• Problem
From the line that has "From the shooting" down to the final line of the listing below, transcribe every line exactly, and only those.

━━━━━━━━━━

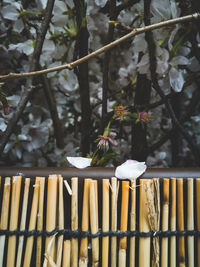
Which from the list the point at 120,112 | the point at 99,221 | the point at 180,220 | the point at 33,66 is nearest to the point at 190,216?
the point at 180,220

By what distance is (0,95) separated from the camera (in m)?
0.35

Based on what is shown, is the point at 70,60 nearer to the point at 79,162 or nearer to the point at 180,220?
the point at 79,162

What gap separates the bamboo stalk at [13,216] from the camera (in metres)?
0.30

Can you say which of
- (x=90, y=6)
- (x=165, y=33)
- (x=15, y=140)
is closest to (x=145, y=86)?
(x=165, y=33)

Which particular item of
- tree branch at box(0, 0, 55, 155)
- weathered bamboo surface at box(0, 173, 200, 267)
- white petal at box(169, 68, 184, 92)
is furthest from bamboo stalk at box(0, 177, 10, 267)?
white petal at box(169, 68, 184, 92)

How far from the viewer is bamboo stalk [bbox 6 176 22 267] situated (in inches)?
11.8

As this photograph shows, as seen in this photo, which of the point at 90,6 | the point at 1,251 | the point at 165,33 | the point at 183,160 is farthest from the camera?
the point at 183,160

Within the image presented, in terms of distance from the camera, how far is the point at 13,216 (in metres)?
0.30

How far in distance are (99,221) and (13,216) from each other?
0.35 feet

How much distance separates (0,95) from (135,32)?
20 centimetres

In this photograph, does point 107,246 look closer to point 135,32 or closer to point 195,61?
point 135,32

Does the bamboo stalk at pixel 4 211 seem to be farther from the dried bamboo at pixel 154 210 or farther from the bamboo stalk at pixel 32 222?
the dried bamboo at pixel 154 210

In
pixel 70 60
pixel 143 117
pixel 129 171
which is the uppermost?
pixel 70 60

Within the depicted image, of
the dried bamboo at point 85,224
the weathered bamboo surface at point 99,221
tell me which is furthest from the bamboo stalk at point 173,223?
the dried bamboo at point 85,224
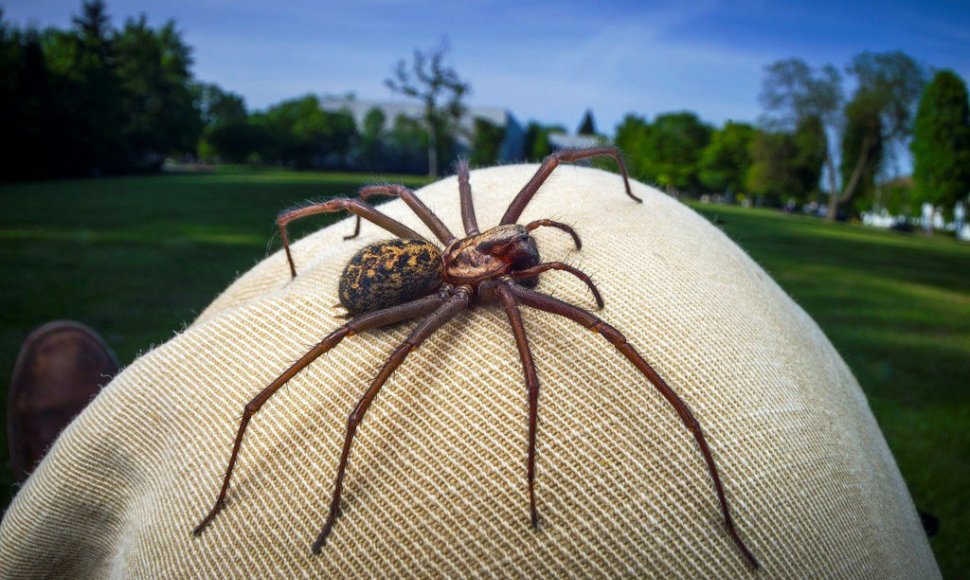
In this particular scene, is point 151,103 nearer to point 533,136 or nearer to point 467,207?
point 533,136

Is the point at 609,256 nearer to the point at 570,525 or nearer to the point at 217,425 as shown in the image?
the point at 570,525

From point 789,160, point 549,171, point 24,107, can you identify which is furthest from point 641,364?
point 789,160

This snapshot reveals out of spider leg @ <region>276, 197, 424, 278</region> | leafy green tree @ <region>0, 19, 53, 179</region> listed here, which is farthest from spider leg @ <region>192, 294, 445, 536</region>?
leafy green tree @ <region>0, 19, 53, 179</region>

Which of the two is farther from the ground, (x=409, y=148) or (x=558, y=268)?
(x=409, y=148)

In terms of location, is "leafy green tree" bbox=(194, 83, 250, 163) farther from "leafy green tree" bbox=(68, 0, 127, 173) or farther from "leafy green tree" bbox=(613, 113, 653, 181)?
"leafy green tree" bbox=(613, 113, 653, 181)

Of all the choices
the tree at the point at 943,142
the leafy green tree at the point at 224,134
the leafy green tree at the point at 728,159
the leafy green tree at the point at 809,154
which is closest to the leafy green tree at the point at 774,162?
the leafy green tree at the point at 809,154

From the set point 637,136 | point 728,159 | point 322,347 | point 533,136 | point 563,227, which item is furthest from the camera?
point 533,136

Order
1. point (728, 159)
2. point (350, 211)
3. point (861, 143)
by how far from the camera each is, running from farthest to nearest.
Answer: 1. point (728, 159)
2. point (861, 143)
3. point (350, 211)
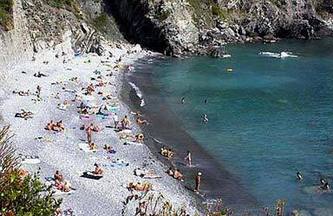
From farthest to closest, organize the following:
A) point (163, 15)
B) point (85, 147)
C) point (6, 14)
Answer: point (163, 15) → point (6, 14) → point (85, 147)

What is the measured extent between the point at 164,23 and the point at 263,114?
4251cm

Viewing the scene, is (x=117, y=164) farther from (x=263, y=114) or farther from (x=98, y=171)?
(x=263, y=114)

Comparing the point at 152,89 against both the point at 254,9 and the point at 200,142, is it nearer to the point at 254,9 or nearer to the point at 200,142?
the point at 200,142

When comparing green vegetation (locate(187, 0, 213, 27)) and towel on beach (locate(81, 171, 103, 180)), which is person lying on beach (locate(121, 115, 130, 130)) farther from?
green vegetation (locate(187, 0, 213, 27))

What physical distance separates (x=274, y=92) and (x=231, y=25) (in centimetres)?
4337

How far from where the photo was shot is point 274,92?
265 ft

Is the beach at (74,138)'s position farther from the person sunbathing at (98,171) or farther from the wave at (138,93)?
the wave at (138,93)

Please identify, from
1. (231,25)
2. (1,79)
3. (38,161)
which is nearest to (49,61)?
(1,79)

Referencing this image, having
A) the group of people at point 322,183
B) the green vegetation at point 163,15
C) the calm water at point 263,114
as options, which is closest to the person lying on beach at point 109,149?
the calm water at point 263,114

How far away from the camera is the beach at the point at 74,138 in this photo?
41.4 meters

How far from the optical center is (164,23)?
10506cm

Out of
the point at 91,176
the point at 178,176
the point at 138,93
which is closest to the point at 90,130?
the point at 91,176

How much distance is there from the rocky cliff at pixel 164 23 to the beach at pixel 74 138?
17.8 feet

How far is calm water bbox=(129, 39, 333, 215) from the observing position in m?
48.2
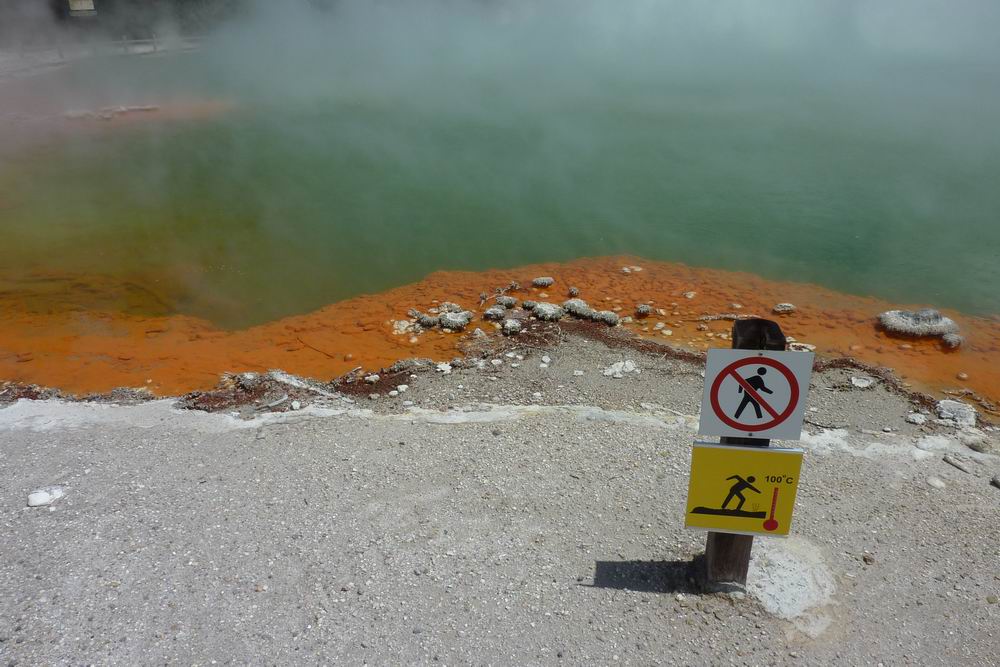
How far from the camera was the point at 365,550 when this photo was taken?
11.6ft

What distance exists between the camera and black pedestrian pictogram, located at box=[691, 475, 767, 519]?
2.99 m

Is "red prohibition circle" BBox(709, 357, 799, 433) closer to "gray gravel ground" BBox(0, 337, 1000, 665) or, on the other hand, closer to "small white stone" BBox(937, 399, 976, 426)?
"gray gravel ground" BBox(0, 337, 1000, 665)

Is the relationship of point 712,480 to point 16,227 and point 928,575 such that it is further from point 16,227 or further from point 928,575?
point 16,227

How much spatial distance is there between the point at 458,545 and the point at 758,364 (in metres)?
1.83

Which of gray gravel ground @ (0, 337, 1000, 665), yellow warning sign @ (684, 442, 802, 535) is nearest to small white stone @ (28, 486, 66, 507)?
gray gravel ground @ (0, 337, 1000, 665)

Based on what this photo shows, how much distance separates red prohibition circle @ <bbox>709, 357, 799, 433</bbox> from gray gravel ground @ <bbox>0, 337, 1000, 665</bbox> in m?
0.97

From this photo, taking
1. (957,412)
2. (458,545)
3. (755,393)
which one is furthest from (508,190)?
(755,393)

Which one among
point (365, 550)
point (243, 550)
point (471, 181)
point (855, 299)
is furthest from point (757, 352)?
point (471, 181)

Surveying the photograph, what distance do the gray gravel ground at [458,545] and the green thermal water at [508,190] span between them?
3.71 m

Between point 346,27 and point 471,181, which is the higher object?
point 346,27

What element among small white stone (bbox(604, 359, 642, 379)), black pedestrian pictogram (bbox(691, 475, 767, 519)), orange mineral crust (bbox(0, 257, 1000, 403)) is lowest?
orange mineral crust (bbox(0, 257, 1000, 403))

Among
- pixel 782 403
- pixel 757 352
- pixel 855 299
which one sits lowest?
pixel 855 299

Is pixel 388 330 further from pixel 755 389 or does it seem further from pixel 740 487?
pixel 755 389

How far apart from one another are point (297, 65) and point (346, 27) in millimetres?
8080
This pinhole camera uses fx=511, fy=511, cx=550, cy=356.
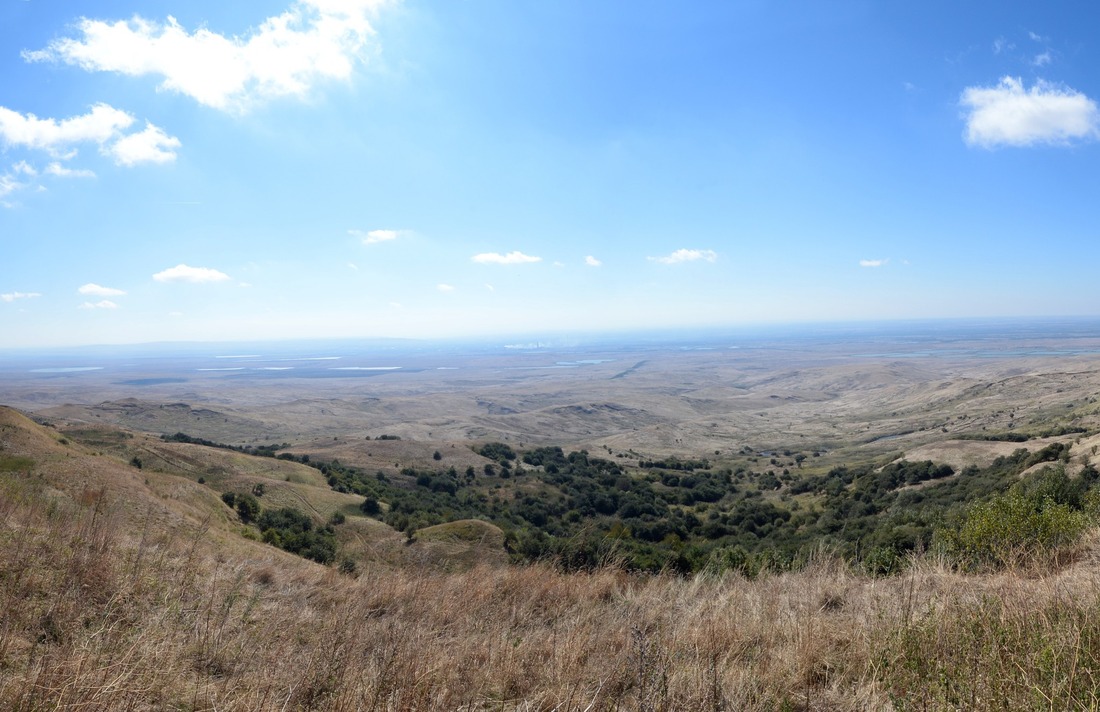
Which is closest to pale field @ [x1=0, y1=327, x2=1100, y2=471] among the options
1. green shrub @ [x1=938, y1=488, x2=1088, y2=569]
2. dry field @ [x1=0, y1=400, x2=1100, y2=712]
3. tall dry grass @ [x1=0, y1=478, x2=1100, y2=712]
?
green shrub @ [x1=938, y1=488, x2=1088, y2=569]

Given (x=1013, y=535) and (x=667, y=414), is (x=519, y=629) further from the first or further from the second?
(x=667, y=414)

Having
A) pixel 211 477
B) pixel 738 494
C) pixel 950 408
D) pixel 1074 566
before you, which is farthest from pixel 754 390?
pixel 1074 566

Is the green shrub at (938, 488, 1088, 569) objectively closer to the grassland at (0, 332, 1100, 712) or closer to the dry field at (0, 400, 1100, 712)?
the grassland at (0, 332, 1100, 712)

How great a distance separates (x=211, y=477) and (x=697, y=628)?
113 ft

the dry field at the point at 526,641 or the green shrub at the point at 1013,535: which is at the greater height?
the dry field at the point at 526,641

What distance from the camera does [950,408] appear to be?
3526 inches

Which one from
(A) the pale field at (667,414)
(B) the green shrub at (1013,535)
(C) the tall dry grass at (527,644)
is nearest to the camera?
(C) the tall dry grass at (527,644)

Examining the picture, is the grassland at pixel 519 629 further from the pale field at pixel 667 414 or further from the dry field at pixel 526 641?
the pale field at pixel 667 414

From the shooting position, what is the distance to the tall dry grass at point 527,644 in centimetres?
316

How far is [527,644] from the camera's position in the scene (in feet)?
15.1

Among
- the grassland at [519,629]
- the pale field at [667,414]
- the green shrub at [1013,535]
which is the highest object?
the grassland at [519,629]

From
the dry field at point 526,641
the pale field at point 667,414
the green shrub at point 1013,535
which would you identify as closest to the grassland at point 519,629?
the dry field at point 526,641

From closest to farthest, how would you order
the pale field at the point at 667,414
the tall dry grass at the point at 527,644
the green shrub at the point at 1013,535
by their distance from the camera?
the tall dry grass at the point at 527,644 < the green shrub at the point at 1013,535 < the pale field at the point at 667,414

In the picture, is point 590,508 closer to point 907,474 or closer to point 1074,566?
point 907,474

━━━━━━━━━━

• Task answer
From the shooting position, what is the distance to the tall dry grass at point 527,644 in centimetres?
316

How far is [527,644] from the camera's position in the scene (in feet)?
15.1

Among
- the grassland at [519,629]
- the pale field at [667,414]
- the green shrub at [1013,535]
which is the highest object?
the grassland at [519,629]

From
the dry field at point 526,641
the pale field at point 667,414
the green shrub at point 1013,535
which would you identify as closest to the grassland at point 519,629?
the dry field at point 526,641

From closest to farthest, how would you order
the pale field at the point at 667,414
the tall dry grass at the point at 527,644
the green shrub at the point at 1013,535
by their distance from the camera?
the tall dry grass at the point at 527,644 < the green shrub at the point at 1013,535 < the pale field at the point at 667,414

In the picture, is point 590,508 closer to point 907,474 or closer to point 1074,566?
point 907,474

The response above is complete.